Re: Cyberpathology
Mar 24, 1995 06:42 AM
by K. Paul Johnson
According to Aki Korhonen:
> Steiner folks, antroposophists, talk about Ahrimanism, if I have
> understood correctly, it means that spiritual matters are drawn
> into matter and mechanizing things. Computers seem to have a
> record in this; people work through machines, communicate,
> experience, relax, now even most of used to be brain-functions
> have manged to move in computers - namely thinking, computers
> make decisions, etc. etc...
>
> It seems, that first God created Man as His Image and now man has
> created computer as his image. This is not matter of good or
> bad, just a fact. But sad is, by my view, that some people get
> so deep hooked on computers, without first learning to manage by
> themselves, that it might take lots of incarnations to learn the
> other side. But I also think that we have created this situation
> by ourselves and knowingly, so this phase is obviously needed.
>
> How much deeper we can evolve into matter?

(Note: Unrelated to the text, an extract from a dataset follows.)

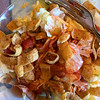 Salad of tomato, lettuce, cheese Fritos and Catalina dressing
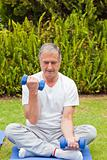 Retired man doing his exercises in the garden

Is the advent of the cyberspace era really a further involution
into materiality? It looks quite the reverse to me, despite the
pathology. (BTW, there's nothing unique about theos-l; the
knock-down drag-outs on Talisman, alt.religion.eckankar, talk.

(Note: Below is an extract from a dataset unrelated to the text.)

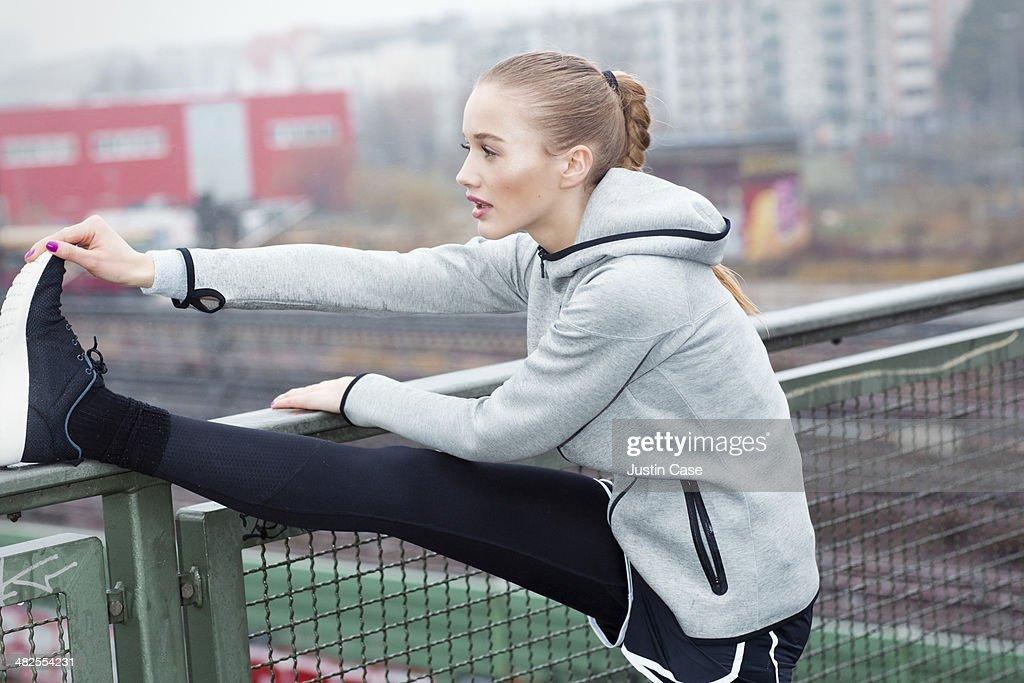 blonde woman stretching her leg in urban scene : Stock Photo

religion.buddhism etc. are part of the same cyberpathology).
That is, all the material barriers to communication, which are
geographical, vanish in cyberspace, making it a place where our
evolution can accelerate through a vastly increased set of
interlocutors with similar interests. But that loss of
materiality is, as Jerry says, also the loss of all the cues that
tend to modify our behavior in real space. Therefore, cspace
communication tends to bring out the best and the worst in
people. But surely there is a forward momentum that is
evolutionary, not involutionary? Isn't Jerry's well thought out
and sensitive post an example? Don't we see a continual dialectic
in which there are syntheses emerging from the clashes of
thesis/antithesis? Or rather, where hopeless antinomies can be
transcended by looking at the issue from a higher level?

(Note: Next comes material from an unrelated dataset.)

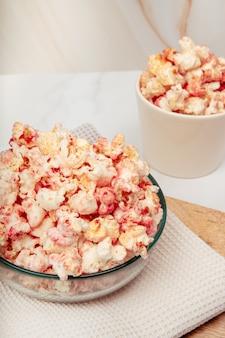 유리 그릇과 도자기와 핑크 팝콘이있는 대리석 테이블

The one thing I think would be most helpful for me, and maybe for
us, is to devise some guidelines for what should be reserved for
private email vs. general distribution. For example, should
Jerry post his evaluation of my book to the list, I'll respond to
the list only with the most detached of clarifications,
admissions, explanations of how missing pieces are dealt with in
the sequel, etc. If there are any comments that evoke an
emotional response, and that I think he should know about, it
will be posted only to him. In other words, more sensitivity to
the audience of one's remarks will probably reduce a lot of
tension and irritation. There's something about being PUBLICLY
attacked that drastically magnifies the conflict potential, and
contributes to the downward spiral of cyberpathology.
Conversely, private email can heal such interpersonal conflicts
that originate in public, as I have observed on all the lists and
newsgroups mentioned. Somehow, if we write to just one person,
even if there is an impulse to attack something they've written,
the knowledge of one human being with feelings reading what we
write is much more conducive to productive exchange than the
quasi-anonymity of duking it out in front of God and everyone.
And if we just need to vent, there is almost always some
individual to lend a willing ear on email and to sympathize with
our feelings. In the case of the TMR debates, that became
abundantly clear to me through the private posts of quite a few
people.
In closing, to speak theosophese for a minute, cyberspace seems
to accentuate the extent to which we live in kama-manas. But in
all the clashes of thoughts and feelings is the key to an
evolutionary process in which manas will eventually become more
dominant. Gradually, what we know will be more important to us
than what we want to believe. It may take a million years, but
the Internet might cut it down to 900,000.